Ketanji Brown Jackson confirmed for US Supreme Court seat

The US Senate has confirmed Ketanji Brown Jackson for a seat on the Supreme Court, making her the first black female justice to join America’s highest court in a big win for President Joe Biden, who championed her nomination.

The final vote in the upper chamber of Congress to seal Jackson’s confirmation occurred on Thursday afternoon, with 53 senators — including all 50 Democrats and three Republicans — backing her lifetime appointment to the court, and 47 voting against it.

Jackson, currently a judge on the powerful US Court of Appeals for the DC Circuit, will replace the retiring liberal justice Stephen Breyer, who was nominated to the Supreme Court by former president Bill Clinton and will officially retire at the end of the court’s current term later this year. Jackson’s confirmation to the nine-member body will not alter its ideological make-up. At the moment, the Supreme Court is tilted towards conservative justices, who hold six seats, compared with just three for liberals appointed by Clinton and Barack Obama.

Still, her ascent to the Supreme Court is historic, not just because she is the first black woman to reach the highest level of the US judiciary, but also because she will be the first justice who has served as a public defender.

“This milestone should have happened generations ago — generations ago — but we are always trotting on a path towards a more perfect union. Nevertheless, America today is taking a giant step towards making our union more perfect,” Chuck Schumer, the Senate majority leader, said on Thursday before the vote.

Jackson, who watched Thursday’s vote on television at the White House with Biden, had been considered the frontrunner for the position ever since Biden took office, after he made a campaign pledge to place the first black woman on the Supreme Court. Some Biden allies such as Jim Clyburn, the South Carolina Democrat, had pushed for alternative candidates, but the US president ultimately sided with Jackson as a highly qualified and easily confirmed nominee.
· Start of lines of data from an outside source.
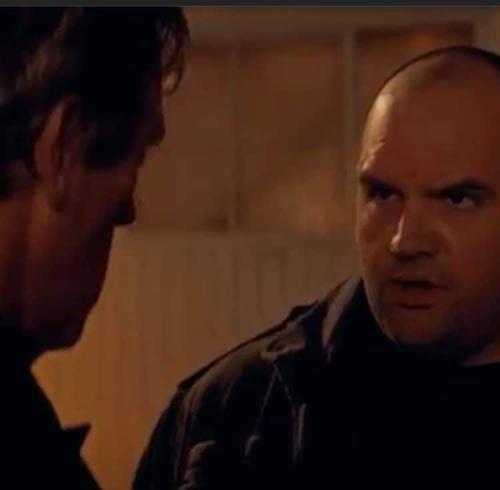 12:08:13 GMT+0100 (CET)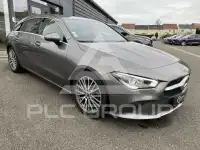 2020 Mercedes Benz Other
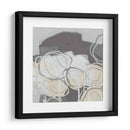 Granito Rosa Iii - June Erica Vess | Cuadro decorativo de Canvas Lab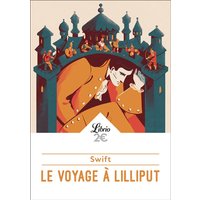 Le voyage à Lilliput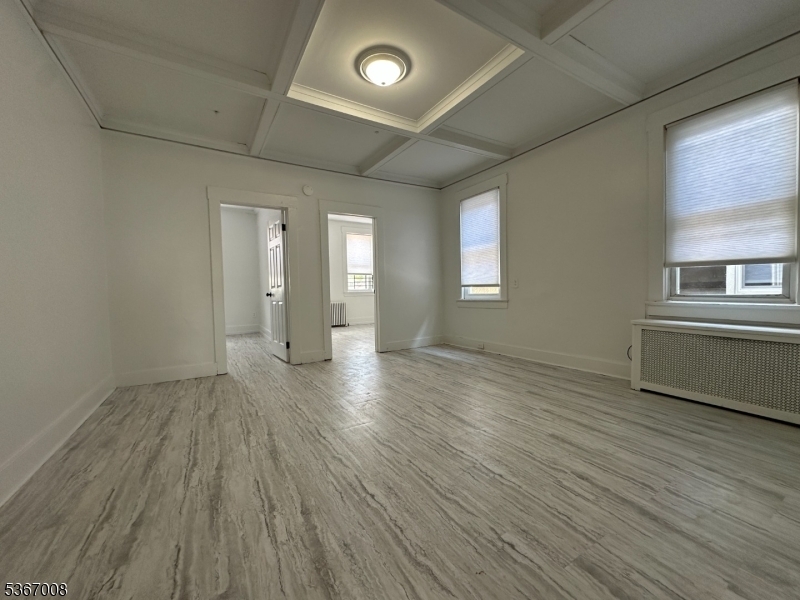 Property Photo: 526 Valley Brook Ave 2nd Fl NJ 07071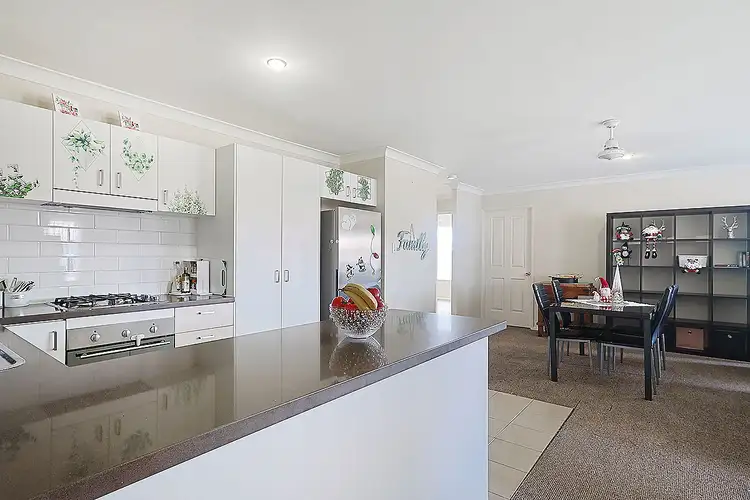 Third view of Homely rural property listing, 1 Lewis Crt, Lowood QLD 4311
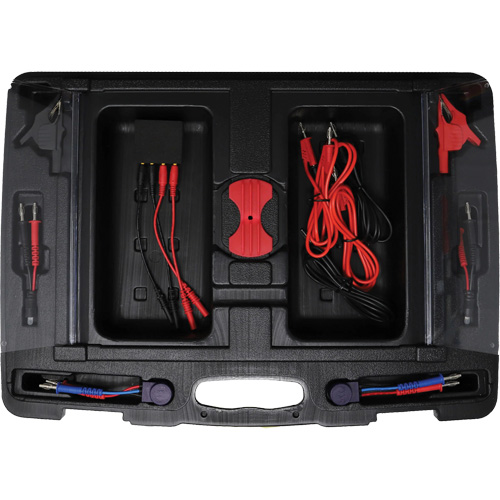92 Pc. Master Line Kit Seagulf Marine Industries Inc.
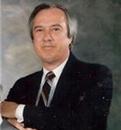 Norman Barnes Real Estate Agent at Century 21 Alliance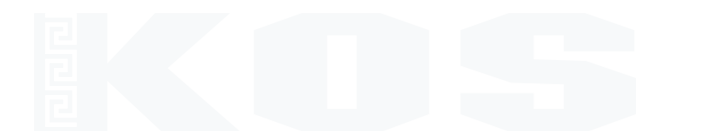 koscamper.com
Biden formally announced Jackson’s nomination on February 25, the day after Russia invaded Ukraine, in a sign of the importance of the nomination to his presidency and congressional Democrats. Mitch McConnell, the Republican leader in the Senate who led the charge to confirm Donald Trump’s three Supreme Court nominees, attacked Jackson as extreme, and was joined by most of his party in opposing her nomination.

“With Washington Democrats in power, the far left got the reckless inflationary spending they wanted. The far left has gotten the insecure border they wanted. And today, the far left will get the Supreme Court justice they wanted,” McConnell said. But Mitt Romney of Utah, Lisa Murkowski of Alaska and Susan Collins of Maine — three Republican senators — voted to support her.

“My support rests on Judge Jackson’s qualifications, which no one questions; her demonstrated judicial independence; her demeanour and temperament; and the important perspective she would bring to the court as a replacement for Justice Breyer,” Murkowski said earlier this week.

“It also rests on my rejection of the corrosive politicisation of the review process for Supreme Court nominees, which, on both sides of the aisle, is growing worse and more detached from reality by the year.”

The White House and Democrats will hope that Jackson’s ascent to the Supreme Court will help boost enthusiasm within the party’s base ahead of the midterm elections, for which Republicans have the upper hand given Biden’s low approval ratings and voter unease about high inflation.

Progressive Democrats have also been disappointed that Biden and Congress were unable to agree on legislation to protect voting rights and much of his economic agenda, including more funding for education, childcare and climate change, paid for with higher taxes on the wealthy and large companies.